# AIO Q3 — Q-Learning: From Bellman to Approximation

## What is Reinforcement Learning?

Imagine teaching a dog new tricks. You don't give it a manual. Instead, you reward good behavior with treats and discourage bad behavior. Over time, the dog will learn which actions lead to rewards. **Reinforcement Learning (RL)** works the same way: an agent learns to make decisions by interacting with an environment and receiving feedback.

**Why does this matter?**
- **Game AI:** RL trained AlphaGo to defeat world champions and taught AI to master Atari games from raw pixels
- **Robotics:** Robots learn to walk, grasp objects, and navigate without explicit programming  
- **Self-driving cars:** Learning optimal driving policies from experience
- **Healthcare:** Personalized treatment recommendations that adapt over time

Unlike supervised learning (where we have "correct" answers), RL agents must **discover** good strategies through trial and error, balancing *exploration* (trying new things) and *exploitation* (using what works).

---

## Setup: Markov Decision Process (MDP)

We model decision-making problems as a **Markov Decision Process (MDP)** with five components:

- **States** $s \in \mathcal{S}$: Where the agent currently is (e.g., Pacman's position on the grid)
- **Actions** $a \in \mathcal{A}$: What the agent can do (e.g., UP, DOWN, LEFT, RIGHT)
- **Transitions** $T(s,a,s') = P(s'|s,a)$: Probability of reaching state $s'$ after taking action $a$ in state $s$ (e.g., 80% chance of moving in intended direction, 20% slip sideways)
- **Rewards** $R(s,a,s')$: Immediate feedback for a transition (e.g., +10 for eating a pellet, -500 for getting eaten by a ghost)
- **Discount factor** $\gamma \in [0,1)$: How much we value future rewards vs. immediate ones (γ = 0.9 means future rewards are worth 90% of immediate ones)

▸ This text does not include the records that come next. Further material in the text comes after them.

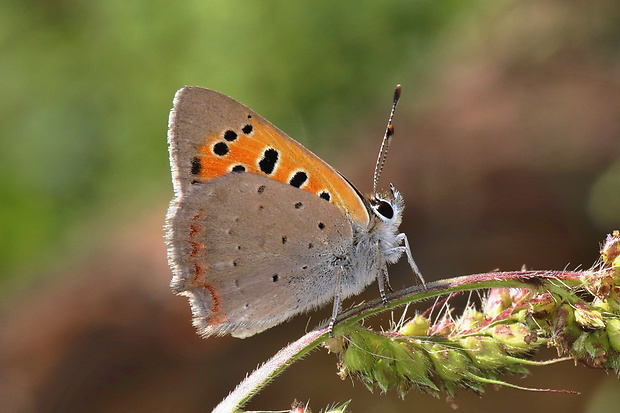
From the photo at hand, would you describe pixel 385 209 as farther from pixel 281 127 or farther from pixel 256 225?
pixel 281 127

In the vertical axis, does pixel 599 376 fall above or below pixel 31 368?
below

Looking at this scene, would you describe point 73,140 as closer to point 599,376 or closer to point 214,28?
point 214,28

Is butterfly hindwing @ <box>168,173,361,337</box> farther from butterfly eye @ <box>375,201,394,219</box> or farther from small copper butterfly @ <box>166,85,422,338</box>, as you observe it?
butterfly eye @ <box>375,201,394,219</box>

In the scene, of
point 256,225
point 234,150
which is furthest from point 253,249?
point 234,150

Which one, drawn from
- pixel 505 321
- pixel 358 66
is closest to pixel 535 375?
pixel 358 66

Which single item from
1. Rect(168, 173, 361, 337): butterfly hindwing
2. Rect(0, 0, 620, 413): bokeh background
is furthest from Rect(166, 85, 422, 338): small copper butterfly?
Rect(0, 0, 620, 413): bokeh background

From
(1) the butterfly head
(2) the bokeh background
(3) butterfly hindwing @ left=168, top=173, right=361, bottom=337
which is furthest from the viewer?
(2) the bokeh background

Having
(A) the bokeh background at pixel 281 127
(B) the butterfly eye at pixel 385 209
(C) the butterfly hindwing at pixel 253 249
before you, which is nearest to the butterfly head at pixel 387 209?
(B) the butterfly eye at pixel 385 209

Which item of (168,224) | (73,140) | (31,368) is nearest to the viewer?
(168,224)
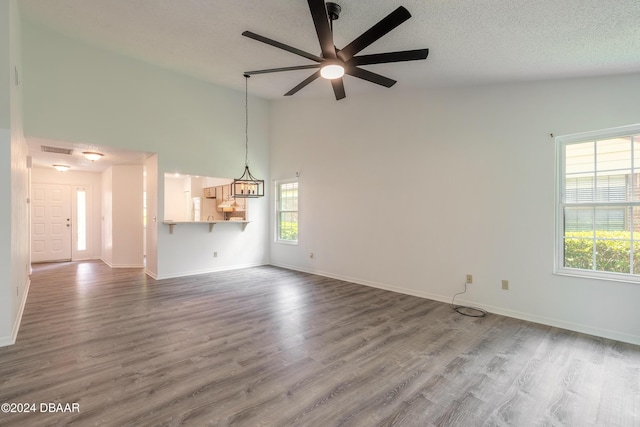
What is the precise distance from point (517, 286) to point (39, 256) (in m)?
10.1

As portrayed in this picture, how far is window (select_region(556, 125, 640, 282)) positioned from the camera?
3092 mm

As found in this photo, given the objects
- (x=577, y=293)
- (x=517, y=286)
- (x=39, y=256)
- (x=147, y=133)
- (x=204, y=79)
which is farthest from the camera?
(x=39, y=256)

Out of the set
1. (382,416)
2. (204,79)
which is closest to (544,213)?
(382,416)

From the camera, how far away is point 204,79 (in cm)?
578

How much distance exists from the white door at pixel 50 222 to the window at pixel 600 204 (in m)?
10.3

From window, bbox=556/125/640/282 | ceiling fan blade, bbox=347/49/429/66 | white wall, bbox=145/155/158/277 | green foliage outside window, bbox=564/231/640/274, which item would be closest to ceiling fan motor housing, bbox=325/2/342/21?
ceiling fan blade, bbox=347/49/429/66

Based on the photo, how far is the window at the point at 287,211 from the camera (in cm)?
671

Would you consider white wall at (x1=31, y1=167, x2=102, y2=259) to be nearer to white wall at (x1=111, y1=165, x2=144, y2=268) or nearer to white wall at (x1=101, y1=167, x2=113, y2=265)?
white wall at (x1=101, y1=167, x2=113, y2=265)

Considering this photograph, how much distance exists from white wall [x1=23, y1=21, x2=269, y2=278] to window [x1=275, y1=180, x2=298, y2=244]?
351 millimetres

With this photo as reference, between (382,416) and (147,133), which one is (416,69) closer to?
(382,416)

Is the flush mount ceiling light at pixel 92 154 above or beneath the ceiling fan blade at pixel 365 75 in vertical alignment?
beneath

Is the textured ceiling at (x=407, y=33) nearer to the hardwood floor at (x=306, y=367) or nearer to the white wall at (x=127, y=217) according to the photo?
the hardwood floor at (x=306, y=367)

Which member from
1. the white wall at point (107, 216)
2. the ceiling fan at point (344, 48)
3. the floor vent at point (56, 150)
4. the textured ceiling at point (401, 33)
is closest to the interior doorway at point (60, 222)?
the white wall at point (107, 216)

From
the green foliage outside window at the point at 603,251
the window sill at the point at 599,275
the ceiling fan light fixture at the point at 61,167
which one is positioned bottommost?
the window sill at the point at 599,275
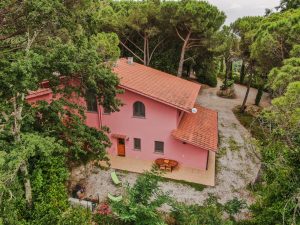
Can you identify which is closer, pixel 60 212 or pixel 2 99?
pixel 2 99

**The Goal:** Find a *policy* $\pi(s) \to a$ that maximizes expected cumulative discounted reward.

The optimal **Q-function** (action-value function) tells us how good it is to take action $a$ in state $s$ and then act optimally. It satisfies the **Bellman optimality equation**:

$$
Q^*(s,a) = \sum_{s'} T(s,a,s') \left[ R(s,a,s') + \gamma \max_{a'} Q^*(s',a') \right]
$$


## Q1 — From Bellman to Sample-Based Update - 9 Points

In reinforcement learning, we don't know $T(s,a,s')$ or $R(s,a,s')$. Instead, we observe samples $(s, a, r, s')$.

The Q-learning update rule is:

$$
Q(s,a) \leftarrow Q(s,a) + \alpha \left[ r + \gamma \max_{a'} Q(s',a') - Q(s,a) \right]
$$

**Part (a) - 5 Points:** The update rule can be rewritten as an **exponential moving average**:

$$
Q(s,a) \leftarrow (1-\alpha) Q(s,a) + \alpha \left( r + \gamma \max_{a'} Q(s',a') \right)
$$

After $k$ updates, what is the weight (the coefficient that multiplies it in the formula) on the **original** Q-value? What does this imply as $k \to \infty$?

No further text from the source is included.